STATED PROBLEM 1: How would you put this sentence from the passage on the DQL language into Spanish: "XQuery is derived from Quilt [2], which in turn borrowed features from several other languages cited above."
STATED PROBLEM 2: Can you resume the passage on the DQL query language right after its last sentence and keep writing it?

EXCERPTED PASSAGE:
::::::::

Querying XML data : the DQL language

Emmanuel Bruno
Laboratoire SIS
Université de Toulon et du Var
BP 132, 83 957 La Garde, France
04 94 14 22 20
bruno@univ-tln.fr

Jacques Le Maitre
Laboratoire SIS
Université de Toulon et du Var
BP 132, 83 957 La Garde, France
04 94 14 20 06
lemaitre@univ-tln.fr

Elisabeth Murisasco
Laboratoire SIS
Université de Toulon et du Var
BP 132, 83 957 La Garde, France
04 94 14 26 21
murisasco@univ-tln.fr

ABSTRACT

This poster describes the DQL language : a new XML data manipulation language. DQL is an extension of OQL for the manipulation of tree-like and forest-like data. It integrates XPath location paths and provides us with the classical SQL operators and some specific tree transformation operators. The first version of DQL has been implemented in Java using the DOM and the SAX API's.

Keywords

Semi-structured data, XML, XPath, Query language.

1. INTRODUCTION

XML can serve as a simple exchange format, or as a data model. In both cases, we need to have a manipulation language at our disposal. Developing such languages is a hard task, due to the complexity of the structures which are involved (e.g. trees and graphs) and the impossibility of relying on a schema. Over the past years, numerous data manipulation languages have been developed for SGML, HTML, XML or semi-structured data ([1], [2], [3], [4], [5], [6], [7]). Recently, a W3C working group has started to specify a new XML data query language : the Xquery language [9]. XQuery is derived from Quilt [2], which in turn borrowed features from several other languages cited above. Despite their intrinsic qualities, none of the above languages has been unanimously accepted, since none of them has been recommended by the W3C.

In this poster, we propose a new XML data manipulation language: the DQL language which is an extension of OQL for the manipulation of tree-like and forest-like data. DQL integrates Xpath location paths [8] and provides us with the classical SQL operators (select…from…where, group…by, sort, etc) and some specific tree transformation operators which give to DQL the power of XSLT[10].

::::::::

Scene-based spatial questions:
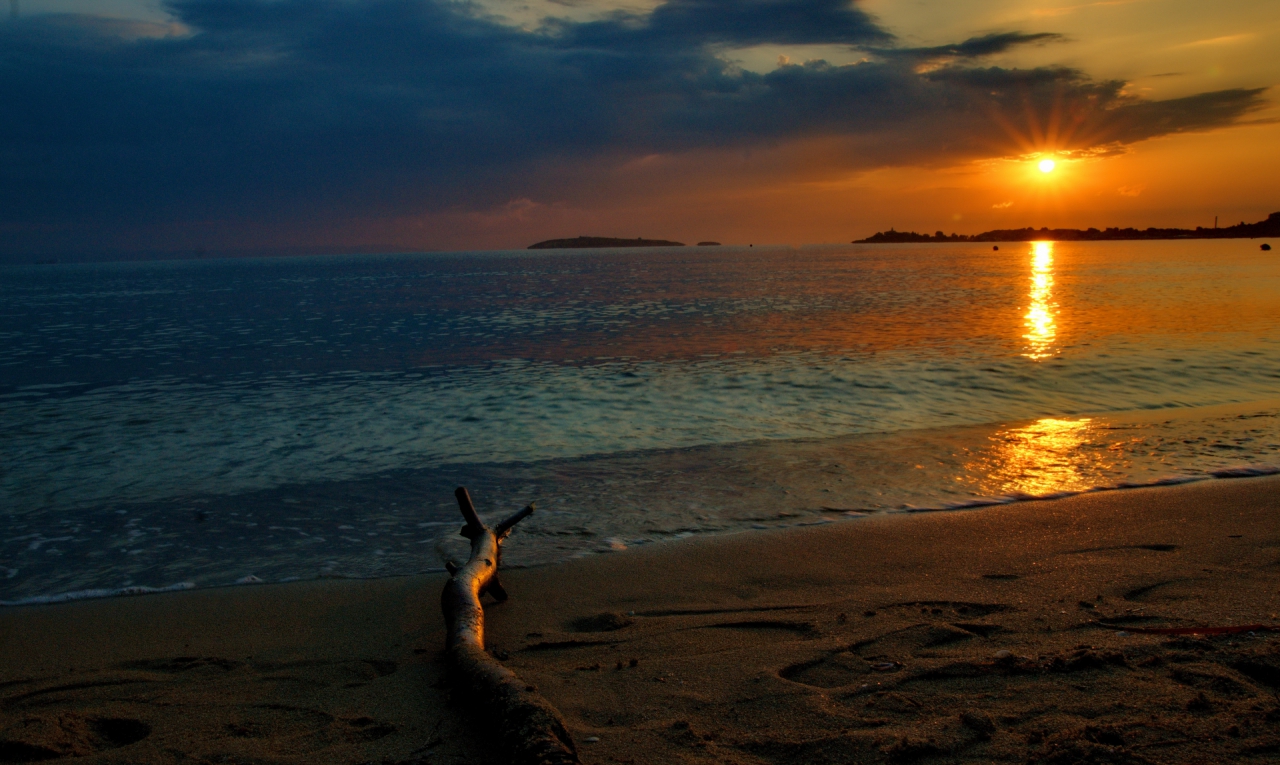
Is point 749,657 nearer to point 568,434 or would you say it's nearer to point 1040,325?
point 568,434

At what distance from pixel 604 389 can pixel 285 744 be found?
12.8 metres

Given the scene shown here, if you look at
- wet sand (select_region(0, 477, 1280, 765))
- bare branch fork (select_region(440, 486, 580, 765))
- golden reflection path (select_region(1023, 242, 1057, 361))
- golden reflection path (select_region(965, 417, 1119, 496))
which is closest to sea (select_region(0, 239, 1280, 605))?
golden reflection path (select_region(965, 417, 1119, 496))

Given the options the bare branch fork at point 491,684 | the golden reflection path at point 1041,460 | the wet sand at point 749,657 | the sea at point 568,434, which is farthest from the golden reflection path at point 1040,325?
the bare branch fork at point 491,684

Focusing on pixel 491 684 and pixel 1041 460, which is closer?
pixel 491 684

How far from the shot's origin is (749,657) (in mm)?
4395

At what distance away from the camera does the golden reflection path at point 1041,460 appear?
8438 mm

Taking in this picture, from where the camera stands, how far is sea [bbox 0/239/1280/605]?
24.5 feet

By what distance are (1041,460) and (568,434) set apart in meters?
6.96

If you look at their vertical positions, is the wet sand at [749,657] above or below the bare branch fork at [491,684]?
below

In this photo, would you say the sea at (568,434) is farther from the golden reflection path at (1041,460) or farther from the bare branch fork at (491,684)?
the bare branch fork at (491,684)

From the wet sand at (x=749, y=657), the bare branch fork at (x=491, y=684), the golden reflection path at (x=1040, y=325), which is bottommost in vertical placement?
the wet sand at (x=749, y=657)

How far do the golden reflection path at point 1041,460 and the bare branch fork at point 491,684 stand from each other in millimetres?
5817

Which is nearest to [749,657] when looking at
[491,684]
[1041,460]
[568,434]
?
[491,684]

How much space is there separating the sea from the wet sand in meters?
0.97
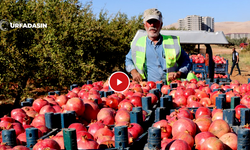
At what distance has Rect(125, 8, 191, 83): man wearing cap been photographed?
523cm

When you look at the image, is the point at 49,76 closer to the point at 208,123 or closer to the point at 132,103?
the point at 132,103

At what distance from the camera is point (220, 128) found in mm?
2152

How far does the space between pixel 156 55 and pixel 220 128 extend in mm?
3308

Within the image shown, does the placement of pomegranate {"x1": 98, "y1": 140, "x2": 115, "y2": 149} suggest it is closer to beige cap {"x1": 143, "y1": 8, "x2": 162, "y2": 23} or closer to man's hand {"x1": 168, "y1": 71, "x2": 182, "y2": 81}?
man's hand {"x1": 168, "y1": 71, "x2": 182, "y2": 81}

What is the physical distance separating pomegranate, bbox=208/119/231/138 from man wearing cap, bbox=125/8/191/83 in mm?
2930

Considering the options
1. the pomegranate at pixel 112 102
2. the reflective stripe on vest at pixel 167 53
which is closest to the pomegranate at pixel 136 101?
the pomegranate at pixel 112 102

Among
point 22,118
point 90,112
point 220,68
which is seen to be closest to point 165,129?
point 90,112

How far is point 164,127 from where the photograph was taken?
2225 mm

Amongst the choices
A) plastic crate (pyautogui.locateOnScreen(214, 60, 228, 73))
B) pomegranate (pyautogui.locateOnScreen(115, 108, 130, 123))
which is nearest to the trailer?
plastic crate (pyautogui.locateOnScreen(214, 60, 228, 73))

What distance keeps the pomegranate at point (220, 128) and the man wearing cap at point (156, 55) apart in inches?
115

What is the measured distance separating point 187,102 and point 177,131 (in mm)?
1368

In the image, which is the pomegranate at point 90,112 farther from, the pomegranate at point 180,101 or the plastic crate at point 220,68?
the plastic crate at point 220,68

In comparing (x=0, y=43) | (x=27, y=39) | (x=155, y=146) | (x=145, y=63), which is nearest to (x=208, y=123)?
(x=155, y=146)

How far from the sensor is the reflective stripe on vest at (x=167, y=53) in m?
5.23
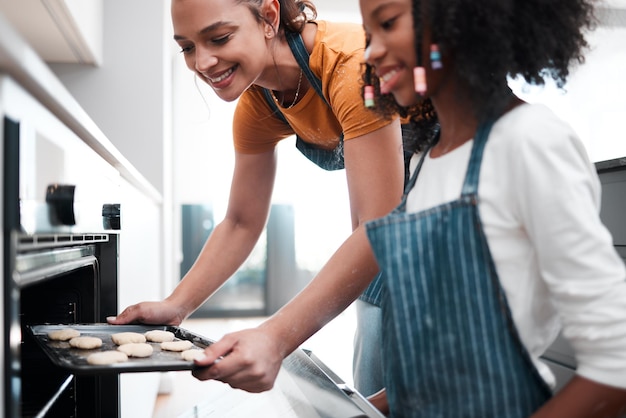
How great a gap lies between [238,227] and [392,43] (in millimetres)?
770

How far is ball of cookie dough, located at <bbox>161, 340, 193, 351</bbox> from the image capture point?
0.91 metres

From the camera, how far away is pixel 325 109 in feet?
4.03

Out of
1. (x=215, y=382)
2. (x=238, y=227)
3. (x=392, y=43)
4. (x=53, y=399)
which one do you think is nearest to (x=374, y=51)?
(x=392, y=43)

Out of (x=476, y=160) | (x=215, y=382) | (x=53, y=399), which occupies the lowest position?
(x=215, y=382)

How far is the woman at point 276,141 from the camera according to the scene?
927 millimetres

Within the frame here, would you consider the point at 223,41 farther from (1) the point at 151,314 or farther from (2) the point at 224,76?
(1) the point at 151,314

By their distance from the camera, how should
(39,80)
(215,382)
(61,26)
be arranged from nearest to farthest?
(39,80) → (61,26) → (215,382)

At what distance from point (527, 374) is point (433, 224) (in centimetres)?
20

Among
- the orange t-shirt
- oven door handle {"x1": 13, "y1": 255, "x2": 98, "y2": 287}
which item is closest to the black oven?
oven door handle {"x1": 13, "y1": 255, "x2": 98, "y2": 287}

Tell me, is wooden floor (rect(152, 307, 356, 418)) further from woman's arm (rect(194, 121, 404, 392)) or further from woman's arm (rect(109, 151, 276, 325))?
woman's arm (rect(194, 121, 404, 392))

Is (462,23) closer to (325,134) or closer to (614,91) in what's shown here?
(325,134)

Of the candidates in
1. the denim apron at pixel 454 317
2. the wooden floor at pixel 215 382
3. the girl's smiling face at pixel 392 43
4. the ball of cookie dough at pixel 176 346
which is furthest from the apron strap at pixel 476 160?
the wooden floor at pixel 215 382

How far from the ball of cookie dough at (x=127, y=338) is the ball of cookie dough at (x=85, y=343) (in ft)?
0.17

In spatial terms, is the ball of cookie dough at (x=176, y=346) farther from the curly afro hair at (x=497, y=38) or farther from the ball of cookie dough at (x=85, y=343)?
the curly afro hair at (x=497, y=38)
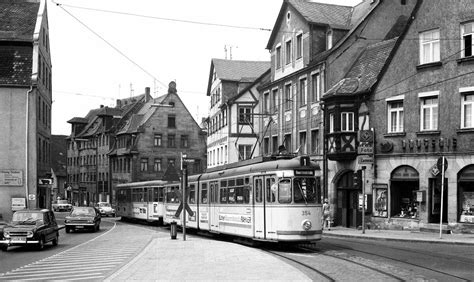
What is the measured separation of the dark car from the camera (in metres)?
35.4

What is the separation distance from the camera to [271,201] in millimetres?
20875

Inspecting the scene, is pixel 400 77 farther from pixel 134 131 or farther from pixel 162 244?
pixel 134 131

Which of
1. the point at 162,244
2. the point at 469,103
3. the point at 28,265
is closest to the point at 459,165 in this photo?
the point at 469,103

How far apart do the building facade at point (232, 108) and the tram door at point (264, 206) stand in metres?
28.6

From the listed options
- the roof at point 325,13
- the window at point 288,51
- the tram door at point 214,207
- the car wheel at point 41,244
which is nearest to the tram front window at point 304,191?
the tram door at point 214,207

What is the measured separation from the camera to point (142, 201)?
146 feet

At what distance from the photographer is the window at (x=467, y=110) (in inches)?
1113

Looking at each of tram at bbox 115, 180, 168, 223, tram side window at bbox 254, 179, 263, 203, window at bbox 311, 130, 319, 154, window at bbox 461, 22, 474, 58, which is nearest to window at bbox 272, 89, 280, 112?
window at bbox 311, 130, 319, 154

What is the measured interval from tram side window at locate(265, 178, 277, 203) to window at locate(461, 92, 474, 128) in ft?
39.4

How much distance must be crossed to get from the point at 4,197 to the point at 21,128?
447 cm

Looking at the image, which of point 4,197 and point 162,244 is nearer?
point 162,244

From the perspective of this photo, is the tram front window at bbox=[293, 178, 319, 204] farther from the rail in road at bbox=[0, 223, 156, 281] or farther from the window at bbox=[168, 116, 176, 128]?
the window at bbox=[168, 116, 176, 128]

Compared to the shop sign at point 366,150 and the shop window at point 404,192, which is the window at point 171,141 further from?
the shop window at point 404,192

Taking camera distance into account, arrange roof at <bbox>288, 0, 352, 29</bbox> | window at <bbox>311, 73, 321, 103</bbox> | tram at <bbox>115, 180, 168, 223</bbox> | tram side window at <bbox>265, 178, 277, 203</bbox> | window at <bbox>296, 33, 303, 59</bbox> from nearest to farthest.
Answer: tram side window at <bbox>265, 178, 277, 203</bbox>, window at <bbox>311, 73, 321, 103</bbox>, tram at <bbox>115, 180, 168, 223</bbox>, roof at <bbox>288, 0, 352, 29</bbox>, window at <bbox>296, 33, 303, 59</bbox>
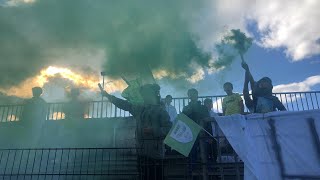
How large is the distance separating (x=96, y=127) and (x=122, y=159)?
13.5ft

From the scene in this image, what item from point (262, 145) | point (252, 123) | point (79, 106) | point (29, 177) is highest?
point (79, 106)

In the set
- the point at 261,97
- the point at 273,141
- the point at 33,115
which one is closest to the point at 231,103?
the point at 261,97

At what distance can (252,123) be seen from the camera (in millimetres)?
5289

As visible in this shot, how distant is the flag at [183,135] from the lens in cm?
538

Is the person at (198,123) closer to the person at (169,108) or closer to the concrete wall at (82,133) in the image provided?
the person at (169,108)

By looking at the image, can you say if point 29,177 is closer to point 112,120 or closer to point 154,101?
point 154,101

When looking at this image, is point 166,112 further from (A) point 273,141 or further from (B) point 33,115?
(B) point 33,115

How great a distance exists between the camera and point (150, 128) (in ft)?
22.9

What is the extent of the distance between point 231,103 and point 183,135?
2732 mm

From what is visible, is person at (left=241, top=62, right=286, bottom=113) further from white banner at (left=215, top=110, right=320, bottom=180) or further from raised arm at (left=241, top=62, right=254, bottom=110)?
white banner at (left=215, top=110, right=320, bottom=180)

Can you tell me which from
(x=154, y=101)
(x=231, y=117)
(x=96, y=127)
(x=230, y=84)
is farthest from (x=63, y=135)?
(x=231, y=117)

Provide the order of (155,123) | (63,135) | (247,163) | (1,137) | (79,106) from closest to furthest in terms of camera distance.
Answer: (247,163) < (155,123) < (1,137) < (63,135) < (79,106)

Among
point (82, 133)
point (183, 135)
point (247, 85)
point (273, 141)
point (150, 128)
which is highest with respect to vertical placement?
point (247, 85)

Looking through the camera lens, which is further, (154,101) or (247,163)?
(154,101)
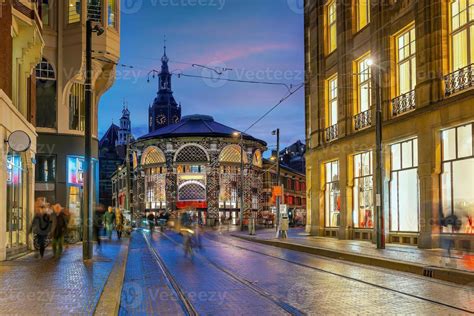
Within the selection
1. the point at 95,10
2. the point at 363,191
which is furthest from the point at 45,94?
the point at 363,191

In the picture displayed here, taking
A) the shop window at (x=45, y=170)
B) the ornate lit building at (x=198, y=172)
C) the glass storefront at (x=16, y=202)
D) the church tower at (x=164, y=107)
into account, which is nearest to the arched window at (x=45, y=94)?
the shop window at (x=45, y=170)

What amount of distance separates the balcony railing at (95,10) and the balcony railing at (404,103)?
54.0 ft

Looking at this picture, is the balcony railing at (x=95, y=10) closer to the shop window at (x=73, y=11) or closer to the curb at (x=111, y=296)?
the shop window at (x=73, y=11)

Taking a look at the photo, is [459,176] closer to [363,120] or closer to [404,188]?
[404,188]

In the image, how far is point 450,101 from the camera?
23188mm

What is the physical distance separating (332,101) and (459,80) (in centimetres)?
1371

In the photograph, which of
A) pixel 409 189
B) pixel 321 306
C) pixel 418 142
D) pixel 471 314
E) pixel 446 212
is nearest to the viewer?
pixel 471 314

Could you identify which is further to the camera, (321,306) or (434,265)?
(434,265)

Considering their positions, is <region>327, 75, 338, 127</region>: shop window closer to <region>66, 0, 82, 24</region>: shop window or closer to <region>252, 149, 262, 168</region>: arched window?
<region>66, 0, 82, 24</region>: shop window

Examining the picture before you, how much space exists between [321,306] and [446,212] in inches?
567

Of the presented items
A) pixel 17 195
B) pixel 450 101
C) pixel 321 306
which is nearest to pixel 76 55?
pixel 17 195

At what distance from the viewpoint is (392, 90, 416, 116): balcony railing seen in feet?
88.1

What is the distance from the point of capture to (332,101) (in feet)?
121

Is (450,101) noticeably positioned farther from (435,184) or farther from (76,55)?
(76,55)
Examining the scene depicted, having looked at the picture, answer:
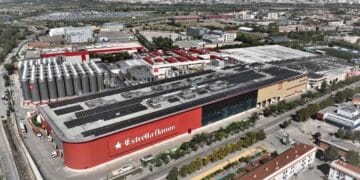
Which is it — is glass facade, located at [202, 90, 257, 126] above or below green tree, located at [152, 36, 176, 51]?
below

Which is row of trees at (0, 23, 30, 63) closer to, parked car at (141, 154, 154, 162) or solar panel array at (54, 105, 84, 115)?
solar panel array at (54, 105, 84, 115)

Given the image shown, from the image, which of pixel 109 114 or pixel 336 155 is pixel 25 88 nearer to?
pixel 109 114

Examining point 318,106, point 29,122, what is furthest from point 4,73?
point 318,106

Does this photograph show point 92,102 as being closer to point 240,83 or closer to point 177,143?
point 177,143

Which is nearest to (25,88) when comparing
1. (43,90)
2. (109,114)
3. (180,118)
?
(43,90)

::::::::

OUTPUT 1: XQuery se deriva de Quilt [2], que a su vez tomó prestadas características de varios otros lenguajes citados anteriormente.

OUTPUT 2:
2. DQL OVERVIEW

DQL works with two types of value: trees and forests. The type of a tree can be text, number, boolean, attribute or element. A forest consists of a list of trees. A query is a functional expression which is composed of predefined operators and user-defined functions. DQL includes four kinds of operators : (1) extraction of fragments from documents, the location of each fragment is defined with an Xpath expression, (2) construction of elements, (3) select...from...where, group...by and sort...by operators, (4) transformation of document fragments by adding or removing sub-components.

Moreover, it is possible to define local and global variables. The use of XPath to extract fragments from documents and the transformation operators are the two original features of DQL. We give examples of DQL queries which are evaluated on the document of figure 1, which is bound to the $mybib variable.

<bib>
   <book year="1992">
      <title>Advanced Programming in the Unix environment</title>
      <author><last>Stevens</last><first>W.</first></author>
      <publisher>Addison-Wesley</publisher><price>65.95</price>
   </book>
   <book year="2000">
      <title>Data on the Web</title>
      <author><last>Abiteboul</last><first>Serge</first></author>
      <author><last>Buneman</last><first>Peter</first></author>
      <author><last>Suciu</last><first>Dan</first></author>
      <publisher>Morgan Kaufmann Publishers</publisher>
      <price>39.95</price>
   </book>
   <book year="1999">
      <title>The Economics of Tech. and Content for Digital TV</title>
      <editor><last>Gerbarg</last><first>Darcy</first>
       <affiliation>CITI</affiliation></editor>
     <publisher>Kluwer  Academic Publishers</publisher>
     <price>129.95</price>
   </book>
</bib>

Figure 1 : A well-formed XML document

(Q1) Catalogue of book titles.

<catalog count = count($MyBib//book)>$MyBib//book/title</>

(Q2) Name and first name of authors that have published more than one book in year 2000.

select  [$a//last/*, $a//first/*]
from    $a in distinct($mybib//book[@year = 2000]/author)
where   count($mybib//book[author = $a]) > 1

(Q3) Title of books having an author with the name set after the firstname.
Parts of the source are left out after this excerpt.